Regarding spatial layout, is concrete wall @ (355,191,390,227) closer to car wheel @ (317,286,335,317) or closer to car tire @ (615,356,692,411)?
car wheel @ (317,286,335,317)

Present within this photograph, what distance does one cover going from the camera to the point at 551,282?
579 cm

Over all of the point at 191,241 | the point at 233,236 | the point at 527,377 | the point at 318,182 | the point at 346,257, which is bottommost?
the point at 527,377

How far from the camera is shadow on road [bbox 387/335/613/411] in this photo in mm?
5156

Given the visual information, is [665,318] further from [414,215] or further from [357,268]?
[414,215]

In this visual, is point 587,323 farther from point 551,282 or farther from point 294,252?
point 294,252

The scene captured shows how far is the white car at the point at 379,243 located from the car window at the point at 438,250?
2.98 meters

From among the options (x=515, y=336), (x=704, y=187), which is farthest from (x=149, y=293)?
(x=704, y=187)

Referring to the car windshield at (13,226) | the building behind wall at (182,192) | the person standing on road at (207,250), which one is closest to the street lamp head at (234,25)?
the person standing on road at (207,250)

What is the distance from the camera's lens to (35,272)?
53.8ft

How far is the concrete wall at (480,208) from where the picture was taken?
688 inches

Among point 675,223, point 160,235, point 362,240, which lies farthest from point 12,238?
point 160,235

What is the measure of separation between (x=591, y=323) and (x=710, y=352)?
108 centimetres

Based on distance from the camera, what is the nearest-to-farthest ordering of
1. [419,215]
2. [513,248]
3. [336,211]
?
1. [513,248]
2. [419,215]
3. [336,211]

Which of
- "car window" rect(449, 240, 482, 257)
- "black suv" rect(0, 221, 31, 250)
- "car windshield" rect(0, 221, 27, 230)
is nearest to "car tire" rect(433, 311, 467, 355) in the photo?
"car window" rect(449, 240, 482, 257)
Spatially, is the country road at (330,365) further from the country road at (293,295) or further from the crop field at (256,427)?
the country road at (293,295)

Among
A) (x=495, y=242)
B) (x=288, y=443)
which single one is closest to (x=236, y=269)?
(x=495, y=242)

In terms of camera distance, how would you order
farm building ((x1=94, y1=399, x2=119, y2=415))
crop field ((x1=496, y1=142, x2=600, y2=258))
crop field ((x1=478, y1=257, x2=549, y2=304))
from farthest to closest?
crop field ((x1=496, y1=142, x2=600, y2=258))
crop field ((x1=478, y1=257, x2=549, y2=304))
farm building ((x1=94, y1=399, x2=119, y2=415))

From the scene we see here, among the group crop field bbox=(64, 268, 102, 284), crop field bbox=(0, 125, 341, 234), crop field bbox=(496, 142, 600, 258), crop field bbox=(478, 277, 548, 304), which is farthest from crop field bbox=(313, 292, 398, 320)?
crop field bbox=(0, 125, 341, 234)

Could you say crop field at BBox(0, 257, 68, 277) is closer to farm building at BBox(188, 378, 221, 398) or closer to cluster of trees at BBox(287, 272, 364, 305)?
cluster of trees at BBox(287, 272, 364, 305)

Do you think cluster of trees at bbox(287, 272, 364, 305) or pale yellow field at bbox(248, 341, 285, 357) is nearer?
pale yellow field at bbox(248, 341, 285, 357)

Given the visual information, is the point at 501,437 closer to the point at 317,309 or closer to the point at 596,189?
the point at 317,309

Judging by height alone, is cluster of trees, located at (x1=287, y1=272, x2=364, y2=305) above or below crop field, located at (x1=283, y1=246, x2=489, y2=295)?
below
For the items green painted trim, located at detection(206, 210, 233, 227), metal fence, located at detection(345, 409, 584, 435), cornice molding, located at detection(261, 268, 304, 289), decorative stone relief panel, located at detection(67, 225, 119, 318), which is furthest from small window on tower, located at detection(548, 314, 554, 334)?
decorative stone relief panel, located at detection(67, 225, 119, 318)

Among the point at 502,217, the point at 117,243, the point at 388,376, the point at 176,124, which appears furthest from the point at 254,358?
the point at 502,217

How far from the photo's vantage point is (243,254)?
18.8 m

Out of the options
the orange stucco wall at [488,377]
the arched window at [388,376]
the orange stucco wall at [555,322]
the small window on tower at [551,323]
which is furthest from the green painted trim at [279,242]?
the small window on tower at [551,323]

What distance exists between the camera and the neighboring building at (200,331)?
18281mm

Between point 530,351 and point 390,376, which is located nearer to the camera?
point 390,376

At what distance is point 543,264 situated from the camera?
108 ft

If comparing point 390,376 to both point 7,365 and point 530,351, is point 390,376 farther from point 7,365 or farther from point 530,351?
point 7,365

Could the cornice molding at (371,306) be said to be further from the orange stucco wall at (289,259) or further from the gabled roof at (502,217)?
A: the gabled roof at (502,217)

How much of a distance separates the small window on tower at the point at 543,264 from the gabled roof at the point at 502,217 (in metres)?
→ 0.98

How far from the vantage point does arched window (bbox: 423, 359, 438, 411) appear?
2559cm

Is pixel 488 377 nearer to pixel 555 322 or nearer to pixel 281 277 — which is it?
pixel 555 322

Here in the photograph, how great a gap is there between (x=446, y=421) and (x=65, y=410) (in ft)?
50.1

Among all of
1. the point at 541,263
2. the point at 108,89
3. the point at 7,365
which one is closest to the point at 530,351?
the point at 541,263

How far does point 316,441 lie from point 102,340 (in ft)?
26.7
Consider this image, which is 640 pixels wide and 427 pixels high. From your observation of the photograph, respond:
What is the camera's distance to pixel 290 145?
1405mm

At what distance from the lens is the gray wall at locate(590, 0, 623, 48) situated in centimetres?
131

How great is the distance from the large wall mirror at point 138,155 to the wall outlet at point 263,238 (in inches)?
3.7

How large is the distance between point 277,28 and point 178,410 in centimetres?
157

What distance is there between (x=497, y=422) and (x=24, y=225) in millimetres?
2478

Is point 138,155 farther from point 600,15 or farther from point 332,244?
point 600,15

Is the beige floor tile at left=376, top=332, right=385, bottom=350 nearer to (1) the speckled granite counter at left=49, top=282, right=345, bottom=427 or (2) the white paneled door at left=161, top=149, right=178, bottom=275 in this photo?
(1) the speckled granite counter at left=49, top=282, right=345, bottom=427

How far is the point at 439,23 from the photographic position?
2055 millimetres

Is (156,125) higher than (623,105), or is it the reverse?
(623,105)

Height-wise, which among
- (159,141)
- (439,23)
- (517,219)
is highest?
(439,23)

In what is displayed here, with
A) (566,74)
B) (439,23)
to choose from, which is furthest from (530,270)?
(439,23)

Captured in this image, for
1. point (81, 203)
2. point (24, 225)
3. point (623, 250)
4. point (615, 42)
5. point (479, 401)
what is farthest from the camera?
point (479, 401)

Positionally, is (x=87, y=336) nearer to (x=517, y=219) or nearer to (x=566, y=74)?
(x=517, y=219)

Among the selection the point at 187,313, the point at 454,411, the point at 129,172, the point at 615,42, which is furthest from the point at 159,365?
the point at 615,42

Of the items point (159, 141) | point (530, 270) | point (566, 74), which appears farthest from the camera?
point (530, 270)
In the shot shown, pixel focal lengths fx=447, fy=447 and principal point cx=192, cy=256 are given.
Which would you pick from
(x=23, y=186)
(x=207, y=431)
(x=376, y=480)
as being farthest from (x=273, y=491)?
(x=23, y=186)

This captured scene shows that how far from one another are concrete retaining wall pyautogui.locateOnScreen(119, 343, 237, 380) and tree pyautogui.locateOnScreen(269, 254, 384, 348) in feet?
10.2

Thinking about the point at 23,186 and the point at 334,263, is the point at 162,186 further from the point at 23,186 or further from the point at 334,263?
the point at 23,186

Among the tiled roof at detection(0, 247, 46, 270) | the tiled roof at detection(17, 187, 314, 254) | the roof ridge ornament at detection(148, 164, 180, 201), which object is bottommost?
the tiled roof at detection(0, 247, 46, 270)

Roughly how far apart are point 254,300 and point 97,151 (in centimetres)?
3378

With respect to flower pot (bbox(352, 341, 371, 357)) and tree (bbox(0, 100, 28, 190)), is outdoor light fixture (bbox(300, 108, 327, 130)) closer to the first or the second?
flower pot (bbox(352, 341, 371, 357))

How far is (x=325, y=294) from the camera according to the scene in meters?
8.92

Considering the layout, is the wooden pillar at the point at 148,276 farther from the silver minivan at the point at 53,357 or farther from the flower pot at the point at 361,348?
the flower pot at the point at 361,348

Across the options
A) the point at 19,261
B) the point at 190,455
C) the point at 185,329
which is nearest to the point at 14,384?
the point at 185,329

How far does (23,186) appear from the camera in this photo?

•••••

:: EXERCISE GOAL ::
Retype the lines starting with the line that contains "From among the" and going on through the line that contains "108 centimetres", keeping every character the same.

:: ANSWER TO THIS PROBLEM ::
From among the options (x=515, y=336), (x=704, y=187), which is farthest from (x=149, y=293)?
(x=704, y=187)

Referring to the car windshield at (13,226) | the building behind wall at (182,192) | the person standing on road at (207,250), which one is closest to the street lamp head at (234,25)?
the person standing on road at (207,250)

What is the distance from the camera's lens to (35,272)?
53.8ft

How far is the concrete wall at (480,208) from where the picture was taken?
688 inches

Among point 675,223, point 160,235, point 362,240, which lies farthest from point 12,238?
point 160,235

What is the measure of separation between (x=591, y=323) and (x=710, y=352)?
108 centimetres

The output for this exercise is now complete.